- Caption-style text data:
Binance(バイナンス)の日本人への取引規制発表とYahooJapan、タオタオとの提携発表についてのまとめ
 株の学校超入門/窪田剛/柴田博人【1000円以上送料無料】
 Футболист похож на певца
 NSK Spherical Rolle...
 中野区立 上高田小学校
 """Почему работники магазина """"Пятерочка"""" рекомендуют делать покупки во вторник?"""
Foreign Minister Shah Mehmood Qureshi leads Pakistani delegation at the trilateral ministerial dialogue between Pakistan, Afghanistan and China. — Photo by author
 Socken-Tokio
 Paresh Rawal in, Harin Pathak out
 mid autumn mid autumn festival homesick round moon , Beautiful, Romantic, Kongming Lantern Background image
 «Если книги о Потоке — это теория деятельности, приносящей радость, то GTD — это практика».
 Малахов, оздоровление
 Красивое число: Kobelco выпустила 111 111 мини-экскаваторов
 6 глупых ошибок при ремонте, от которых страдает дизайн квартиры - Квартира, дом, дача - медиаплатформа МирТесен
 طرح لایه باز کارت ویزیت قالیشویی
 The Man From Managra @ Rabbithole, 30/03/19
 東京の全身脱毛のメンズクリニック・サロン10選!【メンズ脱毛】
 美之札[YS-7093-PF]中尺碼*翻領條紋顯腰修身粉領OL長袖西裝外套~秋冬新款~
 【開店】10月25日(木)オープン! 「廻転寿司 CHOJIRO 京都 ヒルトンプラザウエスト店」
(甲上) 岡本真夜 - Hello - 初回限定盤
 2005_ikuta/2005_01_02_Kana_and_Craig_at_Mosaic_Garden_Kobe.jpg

- Work instructions: An exact copy of the lines from the one containing "Футболист похож на певца" through the end of the entries is required, and nothing beyond them.

- Task response:
 Футболист похож на певца
 NSK Spherical Rolle...
 中野区立 上高田小学校
 """Почему работники магазина """"Пятерочка"""" рекомендуют делать покупки во вторник?"""
Foreign Minister Shah Mehmood Qureshi leads Pakistani delegation at the trilateral ministerial dialogue between Pakistan, Afghanistan and China. — Photo by author
 Socken-Tokio
 Paresh Rawal in, Harin Pathak out
 mid autumn mid autumn festival homesick round moon , Beautiful, Romantic, Kongming Lantern Background image
 «Если книги о Потоке — это теория деятельности, приносящей радость, то GTD — это практика».
 Малахов, оздоровление
 Красивое число: Kobelco выпустила 111 111 мини-экскаваторов
 6 глупых ошибок при ремонте, от которых страдает дизайн квартиры - Квартира, дом, дача - медиаплатформа МирТесен
 طرح لایه باز کارت ویزیت قالیشویی
 The Man From Managra @ Rabbithole, 30/03/19
 東京の全身脱毛のメンズクリニック・サロン10選!【メンズ脱毛】
 美之札[YS-7093-PF]中尺碼*翻領條紋顯腰修身粉領OL長袖西裝外套~秋冬新款~
 【開店】10月25日(木)オープン! 「廻転寿司 CHOJIRO 京都 ヒルトンプラザウエスト店」
(甲上) 岡本真夜 - Hello - 初回限定盤
 2005_ikuta/2005_01_02_Kana_and_Craig_at_Mosaic_Garden_Kobe.jpg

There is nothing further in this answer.